Place your plots in a single pdf file called report.pdf, and along with the plots, note down your observations about the results obtained. What patterns do they display? Do your results validate your intuition about the effect of epsilon? Did you notice anything unexpected? Do you have any ideas to further improve performance?. The report should mention what changes you made (if any) to account for non-Bernoulli rewards. It should also include other relevant details about your implementation of the algorithms (for example, if you tuned any parameters).

Place all the data generated from your experiments, as well as report.pdf, within a directory called report, and place this directory inside client.

If you have used any external code snippets or libraries in your code, make sure you provide references in your report. It is okay to use public code for parts of your agent such as the network communication module, or, say, libraries for random number generation and sorting. However, the logic used for sampling the arms must entirely be code that you have written.

In summary: you must submit your client directory (compressed as client.tar.gz) through Moodle. The directory must contain startclient.sh, along with all the sources and executables for the agent. The client directory must also contain a directory called report, in which you provide all the data generated by your experiments, and a file called report.pdf.

Evaluation

Your algorithms will be tested on different bandit instances and horizons to verify that they perform as expected. Their performance on the two provided bandit instances, as well as your accompanying report, will carry 6 marks. The performance of the algorithms on other unseen bandit instances will carry 4 marks. For each such (algorithm, instance, horizon) configuration, a large number of runs (say 100) will be conducted by varying the random seed passed to the server and agent. The average regret over these runs will be recorded. The number of bandit arms will be between 2 and 50; the horizon will be between 1 and 100,000.

The TAs and instructor may look at your source code and notes to corroborate the results obtained by your agent, and may also call you to a face-to-face session to explain your code.

Deadline and Rules

Your submission is due by 11.55 p.m., Sunday, August 19. Finish working on your submission well in advance, keeping enough time to upload it to Moodle.
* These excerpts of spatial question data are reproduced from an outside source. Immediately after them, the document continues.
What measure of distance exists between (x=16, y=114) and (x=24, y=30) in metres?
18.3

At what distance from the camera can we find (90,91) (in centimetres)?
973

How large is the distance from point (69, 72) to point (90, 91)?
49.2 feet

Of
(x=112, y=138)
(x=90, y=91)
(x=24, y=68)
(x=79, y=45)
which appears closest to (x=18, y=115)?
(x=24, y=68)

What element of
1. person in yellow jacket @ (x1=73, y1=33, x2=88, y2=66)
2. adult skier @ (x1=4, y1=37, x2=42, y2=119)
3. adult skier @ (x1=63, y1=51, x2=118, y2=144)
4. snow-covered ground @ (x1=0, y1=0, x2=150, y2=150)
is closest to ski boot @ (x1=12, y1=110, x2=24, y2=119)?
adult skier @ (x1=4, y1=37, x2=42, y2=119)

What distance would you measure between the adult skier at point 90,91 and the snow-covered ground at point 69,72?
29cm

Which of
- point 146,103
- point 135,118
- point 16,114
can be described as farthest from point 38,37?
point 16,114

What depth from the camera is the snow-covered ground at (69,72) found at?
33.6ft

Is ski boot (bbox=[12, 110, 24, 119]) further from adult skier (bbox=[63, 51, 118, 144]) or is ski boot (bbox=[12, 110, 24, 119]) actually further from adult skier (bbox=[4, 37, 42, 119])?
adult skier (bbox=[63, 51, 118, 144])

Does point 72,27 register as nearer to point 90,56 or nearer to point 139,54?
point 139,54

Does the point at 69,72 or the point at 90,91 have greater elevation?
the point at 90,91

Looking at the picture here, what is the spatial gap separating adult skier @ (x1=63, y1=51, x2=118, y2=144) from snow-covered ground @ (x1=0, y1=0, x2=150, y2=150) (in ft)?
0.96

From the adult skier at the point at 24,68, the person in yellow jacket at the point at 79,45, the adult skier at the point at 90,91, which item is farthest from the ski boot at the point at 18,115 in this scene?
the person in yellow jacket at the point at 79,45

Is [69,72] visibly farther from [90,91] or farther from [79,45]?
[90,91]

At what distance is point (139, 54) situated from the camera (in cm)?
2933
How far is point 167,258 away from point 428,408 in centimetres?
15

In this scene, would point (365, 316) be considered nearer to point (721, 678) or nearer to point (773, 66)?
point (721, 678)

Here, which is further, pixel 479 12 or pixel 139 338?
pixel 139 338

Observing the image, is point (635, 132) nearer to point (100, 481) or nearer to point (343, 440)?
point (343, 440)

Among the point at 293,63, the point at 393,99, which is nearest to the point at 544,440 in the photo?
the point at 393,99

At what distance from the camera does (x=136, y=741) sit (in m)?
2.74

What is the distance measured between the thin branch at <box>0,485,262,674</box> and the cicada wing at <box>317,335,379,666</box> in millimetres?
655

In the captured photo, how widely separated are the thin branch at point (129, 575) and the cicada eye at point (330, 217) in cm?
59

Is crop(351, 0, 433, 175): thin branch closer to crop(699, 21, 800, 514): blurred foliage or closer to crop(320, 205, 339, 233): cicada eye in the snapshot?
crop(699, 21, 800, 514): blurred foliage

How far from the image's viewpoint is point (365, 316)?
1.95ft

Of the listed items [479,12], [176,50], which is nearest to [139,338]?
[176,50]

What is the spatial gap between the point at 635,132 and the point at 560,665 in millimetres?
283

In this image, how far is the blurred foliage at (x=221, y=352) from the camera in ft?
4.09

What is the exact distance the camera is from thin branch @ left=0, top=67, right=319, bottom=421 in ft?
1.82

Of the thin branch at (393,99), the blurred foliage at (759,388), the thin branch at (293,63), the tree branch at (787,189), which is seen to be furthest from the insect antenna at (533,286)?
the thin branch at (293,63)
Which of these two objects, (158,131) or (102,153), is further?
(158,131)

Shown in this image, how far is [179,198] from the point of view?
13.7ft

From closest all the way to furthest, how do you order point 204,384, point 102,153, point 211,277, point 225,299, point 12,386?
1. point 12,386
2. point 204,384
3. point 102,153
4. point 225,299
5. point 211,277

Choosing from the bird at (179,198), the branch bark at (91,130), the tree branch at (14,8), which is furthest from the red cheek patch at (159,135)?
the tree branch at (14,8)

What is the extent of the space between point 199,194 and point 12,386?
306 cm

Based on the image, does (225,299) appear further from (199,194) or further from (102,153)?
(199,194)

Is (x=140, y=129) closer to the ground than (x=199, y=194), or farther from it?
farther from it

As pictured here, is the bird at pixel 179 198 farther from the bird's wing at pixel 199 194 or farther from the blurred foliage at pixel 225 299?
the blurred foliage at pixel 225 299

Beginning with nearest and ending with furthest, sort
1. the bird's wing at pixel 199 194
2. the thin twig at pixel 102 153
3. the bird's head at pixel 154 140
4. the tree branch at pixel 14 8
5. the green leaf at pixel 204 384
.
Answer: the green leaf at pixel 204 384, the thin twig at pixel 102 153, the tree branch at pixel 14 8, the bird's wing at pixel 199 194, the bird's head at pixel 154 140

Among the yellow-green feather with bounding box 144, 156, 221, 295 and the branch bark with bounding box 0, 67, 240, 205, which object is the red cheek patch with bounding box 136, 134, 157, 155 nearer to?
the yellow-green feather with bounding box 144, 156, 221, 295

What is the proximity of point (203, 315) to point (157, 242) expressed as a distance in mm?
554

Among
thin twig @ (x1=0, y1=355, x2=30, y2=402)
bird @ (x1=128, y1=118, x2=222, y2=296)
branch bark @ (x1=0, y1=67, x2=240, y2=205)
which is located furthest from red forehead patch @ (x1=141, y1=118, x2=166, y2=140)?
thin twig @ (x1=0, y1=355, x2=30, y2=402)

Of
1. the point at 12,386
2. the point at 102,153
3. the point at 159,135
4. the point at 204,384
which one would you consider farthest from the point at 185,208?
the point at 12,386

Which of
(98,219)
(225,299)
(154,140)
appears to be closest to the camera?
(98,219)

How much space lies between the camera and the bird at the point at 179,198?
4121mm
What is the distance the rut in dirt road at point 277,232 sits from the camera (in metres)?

Your submission will not be evaluated (and will be given a score of zero) if it is not uploaded to Moodle by the deadline.

Before submission, make sure that your code runs for a variety of experimental conditions. Test your code on the sl2 machines even while you are developing it: do not postpone this step to the last minute. If your code requires any special libraries to run, it is your responsibility to get those libraries working on the sl2 machines (go through the CSE bug tracking system to make a request to the system administrators). Make sure that you upload the intended version of your code to Moodle (after uploading, download your submission and test it on the sl2 machines to make sure it is the correct version). You will not be allowed to alter your code in any way after the submission deadline. In short: your grade will be completely determined by your submission on Moodle at the time of the deadline. Play safe by having it uploaded and tested at least a few hours in advance.

You must work alone on this assignment. Do not share any code (whether yours or code you have found on the Internet) with your classmates. Do not discuss the design of your agent with anybody else. Do not see anybody else's code or report.